**Work order**
Could you set down exactly the lines of the data below, starting at the one that holds "[camera-trap image, curated labels]" and ending at the one that holds "A: Thrush (song thrush) (Turdus philomelos).", both included, and only those?

Records excerpted from a collection:
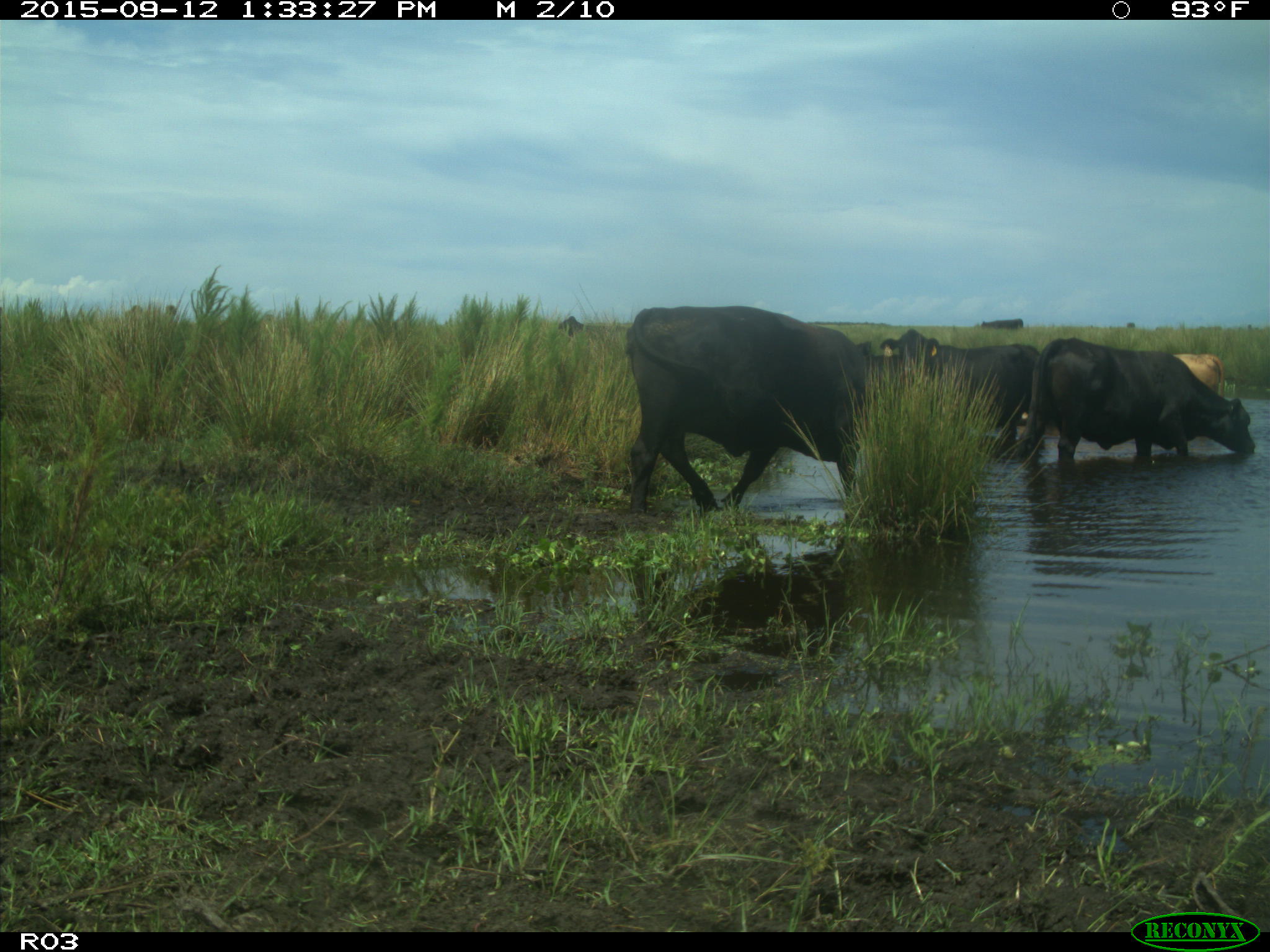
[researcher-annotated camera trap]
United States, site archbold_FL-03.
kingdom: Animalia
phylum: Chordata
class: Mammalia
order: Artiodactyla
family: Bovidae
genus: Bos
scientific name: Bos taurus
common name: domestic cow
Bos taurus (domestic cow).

==

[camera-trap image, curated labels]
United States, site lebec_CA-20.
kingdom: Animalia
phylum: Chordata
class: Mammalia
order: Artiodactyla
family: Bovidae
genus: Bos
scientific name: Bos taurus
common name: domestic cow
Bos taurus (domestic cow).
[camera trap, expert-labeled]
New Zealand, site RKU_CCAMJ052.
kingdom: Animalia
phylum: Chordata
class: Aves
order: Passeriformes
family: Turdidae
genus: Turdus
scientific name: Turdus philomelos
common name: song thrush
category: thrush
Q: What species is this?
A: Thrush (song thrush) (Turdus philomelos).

**Response**
[camera-trap image, curated labels]
United States, site lebec_CA-20.
kingdom: Animalia
phylum: Chordata
class: Mammalia
order: Artiodactyla
family: Bovidae
genus: Bos
scientific name: Bos taurus
common name: domestic cow
Bos taurus (domestic cow).
[camera trap, expert-labeled]
New Zealand, site RKU_CCAMJ052.
kingdom: Animalia
phylum: Chordata
class: Aves
order: Passeriformes
family: Turdidae
genus: Turdus
scientific name: Turdus philomelos
common name: song thrush
category: thrush
Q: What species is this?
A: Thrush (song thrush) (Turdus philomelos).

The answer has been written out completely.